Return every one of the records below word for word, with nothing changed.

[DATA SECTION start]

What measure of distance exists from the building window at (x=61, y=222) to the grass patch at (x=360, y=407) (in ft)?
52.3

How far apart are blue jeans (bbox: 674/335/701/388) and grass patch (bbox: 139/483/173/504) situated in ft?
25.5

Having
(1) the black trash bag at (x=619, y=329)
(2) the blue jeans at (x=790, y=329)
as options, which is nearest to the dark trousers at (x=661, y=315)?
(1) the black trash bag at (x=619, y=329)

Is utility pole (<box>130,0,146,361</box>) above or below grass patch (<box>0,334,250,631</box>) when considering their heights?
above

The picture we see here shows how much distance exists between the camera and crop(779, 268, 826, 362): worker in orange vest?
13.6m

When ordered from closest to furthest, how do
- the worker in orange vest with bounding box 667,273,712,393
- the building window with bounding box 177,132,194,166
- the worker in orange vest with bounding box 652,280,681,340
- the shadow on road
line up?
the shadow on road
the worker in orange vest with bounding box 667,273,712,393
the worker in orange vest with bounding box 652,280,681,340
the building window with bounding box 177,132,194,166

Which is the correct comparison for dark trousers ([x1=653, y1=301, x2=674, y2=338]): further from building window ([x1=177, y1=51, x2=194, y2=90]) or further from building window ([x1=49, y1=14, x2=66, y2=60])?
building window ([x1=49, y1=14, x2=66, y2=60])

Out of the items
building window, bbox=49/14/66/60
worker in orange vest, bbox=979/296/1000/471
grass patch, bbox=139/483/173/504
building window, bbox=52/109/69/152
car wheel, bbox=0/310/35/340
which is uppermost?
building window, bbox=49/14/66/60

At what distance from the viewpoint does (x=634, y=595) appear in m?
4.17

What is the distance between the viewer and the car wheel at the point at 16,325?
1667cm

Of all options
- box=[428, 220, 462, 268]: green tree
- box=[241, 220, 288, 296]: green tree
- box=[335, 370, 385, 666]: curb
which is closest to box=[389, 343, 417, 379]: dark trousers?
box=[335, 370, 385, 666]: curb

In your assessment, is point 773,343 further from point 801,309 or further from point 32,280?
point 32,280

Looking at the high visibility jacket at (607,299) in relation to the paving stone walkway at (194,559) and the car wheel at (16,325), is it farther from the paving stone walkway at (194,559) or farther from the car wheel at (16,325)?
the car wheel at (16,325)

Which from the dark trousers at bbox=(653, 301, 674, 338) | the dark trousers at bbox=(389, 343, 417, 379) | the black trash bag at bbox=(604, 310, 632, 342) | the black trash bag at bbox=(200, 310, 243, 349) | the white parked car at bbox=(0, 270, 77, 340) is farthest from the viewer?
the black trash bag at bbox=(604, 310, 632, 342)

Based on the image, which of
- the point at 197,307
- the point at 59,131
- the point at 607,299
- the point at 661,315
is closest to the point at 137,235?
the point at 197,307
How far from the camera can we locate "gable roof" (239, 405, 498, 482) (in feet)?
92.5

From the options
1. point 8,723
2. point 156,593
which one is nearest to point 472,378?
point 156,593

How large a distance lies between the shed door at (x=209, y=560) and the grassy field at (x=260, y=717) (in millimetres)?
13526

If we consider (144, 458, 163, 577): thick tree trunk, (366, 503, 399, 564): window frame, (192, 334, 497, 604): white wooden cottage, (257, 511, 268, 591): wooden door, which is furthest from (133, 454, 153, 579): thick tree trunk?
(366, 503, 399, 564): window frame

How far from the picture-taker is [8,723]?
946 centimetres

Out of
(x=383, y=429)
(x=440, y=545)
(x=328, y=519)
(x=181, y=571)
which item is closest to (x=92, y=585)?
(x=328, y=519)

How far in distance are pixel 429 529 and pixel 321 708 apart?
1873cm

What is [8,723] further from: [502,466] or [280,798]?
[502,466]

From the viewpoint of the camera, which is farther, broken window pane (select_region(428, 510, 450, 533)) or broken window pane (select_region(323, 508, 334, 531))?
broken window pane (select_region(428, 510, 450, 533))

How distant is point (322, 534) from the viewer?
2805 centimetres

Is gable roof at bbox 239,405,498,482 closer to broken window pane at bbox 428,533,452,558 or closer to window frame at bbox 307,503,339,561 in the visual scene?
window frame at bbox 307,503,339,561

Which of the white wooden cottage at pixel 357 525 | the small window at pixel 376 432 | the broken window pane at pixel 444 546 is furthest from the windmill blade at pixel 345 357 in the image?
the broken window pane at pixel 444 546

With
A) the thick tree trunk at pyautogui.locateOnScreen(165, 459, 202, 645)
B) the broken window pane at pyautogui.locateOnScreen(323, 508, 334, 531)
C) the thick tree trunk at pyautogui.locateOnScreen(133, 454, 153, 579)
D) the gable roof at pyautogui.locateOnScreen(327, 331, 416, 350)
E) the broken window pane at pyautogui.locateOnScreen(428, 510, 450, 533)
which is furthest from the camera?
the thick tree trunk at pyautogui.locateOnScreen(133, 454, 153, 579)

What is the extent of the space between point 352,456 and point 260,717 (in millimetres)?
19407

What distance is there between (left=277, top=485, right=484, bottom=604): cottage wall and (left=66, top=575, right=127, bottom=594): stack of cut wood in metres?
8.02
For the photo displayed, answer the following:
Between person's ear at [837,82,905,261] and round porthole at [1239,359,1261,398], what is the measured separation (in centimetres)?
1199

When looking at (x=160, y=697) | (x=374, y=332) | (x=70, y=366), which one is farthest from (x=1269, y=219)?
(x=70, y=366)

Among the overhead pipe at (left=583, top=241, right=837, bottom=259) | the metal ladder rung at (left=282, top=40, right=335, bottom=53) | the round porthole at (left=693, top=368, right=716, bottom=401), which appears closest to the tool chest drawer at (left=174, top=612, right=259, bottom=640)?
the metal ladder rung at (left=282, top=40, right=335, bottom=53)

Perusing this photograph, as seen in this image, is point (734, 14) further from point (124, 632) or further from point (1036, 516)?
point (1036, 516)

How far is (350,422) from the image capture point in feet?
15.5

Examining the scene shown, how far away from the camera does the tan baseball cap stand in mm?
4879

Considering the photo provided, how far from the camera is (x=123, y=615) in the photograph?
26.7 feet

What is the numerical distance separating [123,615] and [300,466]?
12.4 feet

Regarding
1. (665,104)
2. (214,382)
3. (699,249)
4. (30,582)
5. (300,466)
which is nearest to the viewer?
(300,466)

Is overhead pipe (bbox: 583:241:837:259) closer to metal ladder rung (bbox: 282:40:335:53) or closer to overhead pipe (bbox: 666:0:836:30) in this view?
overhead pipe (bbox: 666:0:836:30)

[DATA SECTION end]

FINISHED TASK
What measure of distance exists from the building window at (x=61, y=222) to the grass patch at (x=360, y=407) (in ft)?
52.3

How far apart are blue jeans (bbox: 674/335/701/388) and grass patch (bbox: 139/483/173/504) situated in ft?
25.5

Having
(1) the black trash bag at (x=619, y=329)
(2) the blue jeans at (x=790, y=329)
as options, which is nearest to the dark trousers at (x=661, y=315)?
(1) the black trash bag at (x=619, y=329)

Is utility pole (<box>130,0,146,361</box>) above or below grass patch (<box>0,334,250,631</box>) when considering their heights?
above

The picture we see here shows how much distance exists between the camera and crop(779, 268, 826, 362): worker in orange vest?
13.6m

When ordered from closest to furthest, how do
- the worker in orange vest with bounding box 667,273,712,393
- the building window with bounding box 177,132,194,166
- the worker in orange vest with bounding box 652,280,681,340
- the shadow on road
line up?
the shadow on road
the worker in orange vest with bounding box 667,273,712,393
the worker in orange vest with bounding box 652,280,681,340
the building window with bounding box 177,132,194,166

Which is the correct comparison for dark trousers ([x1=653, y1=301, x2=674, y2=338]): further from building window ([x1=177, y1=51, x2=194, y2=90]) or further from building window ([x1=49, y1=14, x2=66, y2=60])?
building window ([x1=49, y1=14, x2=66, y2=60])

Out of the items
building window, bbox=49/14/66/60
worker in orange vest, bbox=979/296/1000/471
grass patch, bbox=139/483/173/504
building window, bbox=52/109/69/152
car wheel, bbox=0/310/35/340
which is uppermost?
building window, bbox=49/14/66/60

At what distance from the viewpoint does (x=634, y=595) appear in m?
4.17

What is the distance between the viewer and the car wheel at the point at 16,325?
1667cm

Of all options
- box=[428, 220, 462, 268]: green tree
- box=[241, 220, 288, 296]: green tree
- box=[335, 370, 385, 666]: curb
which is closest to box=[389, 343, 417, 379]: dark trousers?
box=[335, 370, 385, 666]: curb

In your assessment, is point 773,343 further from point 801,309 or further from point 32,280?
point 32,280

Looking at the high visibility jacket at (607,299) in relation to the paving stone walkway at (194,559) and the car wheel at (16,325), is it farther from the paving stone walkway at (194,559) or farther from the car wheel at (16,325)?
the car wheel at (16,325)

Which from the dark trousers at bbox=(653, 301, 674, 338) | the dark trousers at bbox=(389, 343, 417, 379) | the black trash bag at bbox=(604, 310, 632, 342) | the black trash bag at bbox=(200, 310, 243, 349) | the white parked car at bbox=(0, 270, 77, 340) is farthest from the viewer?
the black trash bag at bbox=(604, 310, 632, 342)

Based on the image, which of
- the point at 197,307
- the point at 59,131
- the point at 607,299
- the point at 661,315
is closest to the point at 137,235?
the point at 197,307
How far from the camera can we locate "gable roof" (239, 405, 498, 482) (in feet)?
92.5

From the options
1. point 8,723
2. point 156,593
which one is nearest to point 472,378?
point 156,593

How large a distance lies between the shed door at (x=209, y=560) and the grassy field at (x=260, y=717) (in millimetres)?
13526

If we consider (144, 458, 163, 577): thick tree trunk, (366, 503, 399, 564): window frame, (192, 334, 497, 604): white wooden cottage, (257, 511, 268, 591): wooden door, which is furthest from (133, 454, 153, 579): thick tree trunk?
(366, 503, 399, 564): window frame

How far from the picture-taker is [8,723]?
946 centimetres

Out of
(x=383, y=429)
(x=440, y=545)
(x=328, y=519)
(x=181, y=571)
which item is closest to (x=92, y=585)?
(x=328, y=519)

How far in distance are pixel 429 529 and pixel 321 708 apart?
1873cm

What is [8,723] further from: [502,466] or [280,798]?
[502,466]

From the viewpoint of the camera, which is farther, broken window pane (select_region(428, 510, 450, 533)) or broken window pane (select_region(323, 508, 334, 531))?
broken window pane (select_region(428, 510, 450, 533))

How distant is point (322, 534) from the viewer?
2805 centimetres

Is gable roof at bbox 239,405,498,482 closer to broken window pane at bbox 428,533,452,558 or closer to window frame at bbox 307,503,339,561 in the visual scene?
window frame at bbox 307,503,339,561

Which of the white wooden cottage at pixel 357 525 | the small window at pixel 376 432 | the broken window pane at pixel 444 546 is furthest from the windmill blade at pixel 345 357 in the image?
the broken window pane at pixel 444 546

With
A) the thick tree trunk at pyautogui.locateOnScreen(165, 459, 202, 645)
B) the broken window pane at pyautogui.locateOnScreen(323, 508, 334, 531)
C) the thick tree trunk at pyautogui.locateOnScreen(133, 454, 153, 579)
D) the gable roof at pyautogui.locateOnScreen(327, 331, 416, 350)
E) the broken window pane at pyautogui.locateOnScreen(428, 510, 450, 533)
which is furthest from the camera?
the thick tree trunk at pyautogui.locateOnScreen(133, 454, 153, 579)

What is the extent of the space between point 352,456 and point 260,717 (in millimetres)?
19407

What distance is there between (left=277, top=485, right=484, bottom=604): cottage wall and (left=66, top=575, right=127, bottom=594): stack of cut wood in metres?
8.02
For the photo displayed, answer the following:
Between person's ear at [837,82,905,261] and round porthole at [1239,359,1261,398], what is the measured separation (in centimetres)?
1199

When looking at (x=160, y=697) | (x=374, y=332) | (x=70, y=366), which one is farthest from (x=1269, y=219)?
(x=70, y=366)

Among the overhead pipe at (left=583, top=241, right=837, bottom=259) | the metal ladder rung at (left=282, top=40, right=335, bottom=53) | the round porthole at (left=693, top=368, right=716, bottom=401), which appears closest to the tool chest drawer at (left=174, top=612, right=259, bottom=640)?
the metal ladder rung at (left=282, top=40, right=335, bottom=53)

Perusing this photograph, as seen in this image, is point (734, 14) further from point (124, 632) or further from point (1036, 516)?
point (1036, 516)

How far is (350,422) from the image capture point in feet?
15.5

Examining the scene shown, how far away from the camera does the tan baseball cap stand in mm?
4879

Considering the photo provided, how far from the camera is (x=123, y=615) in the photograph?
26.7 feet

What is the numerical distance separating [123,615] and [300,466]?
12.4 feet

Regarding
1. (665,104)
2. (214,382)
3. (699,249)
4. (30,582)
5. (300,466)
which is nearest to the viewer?
(300,466)

Is overhead pipe (bbox: 583:241:837:259) closer to metal ladder rung (bbox: 282:40:335:53) or closer to overhead pipe (bbox: 666:0:836:30) in this view?
overhead pipe (bbox: 666:0:836:30)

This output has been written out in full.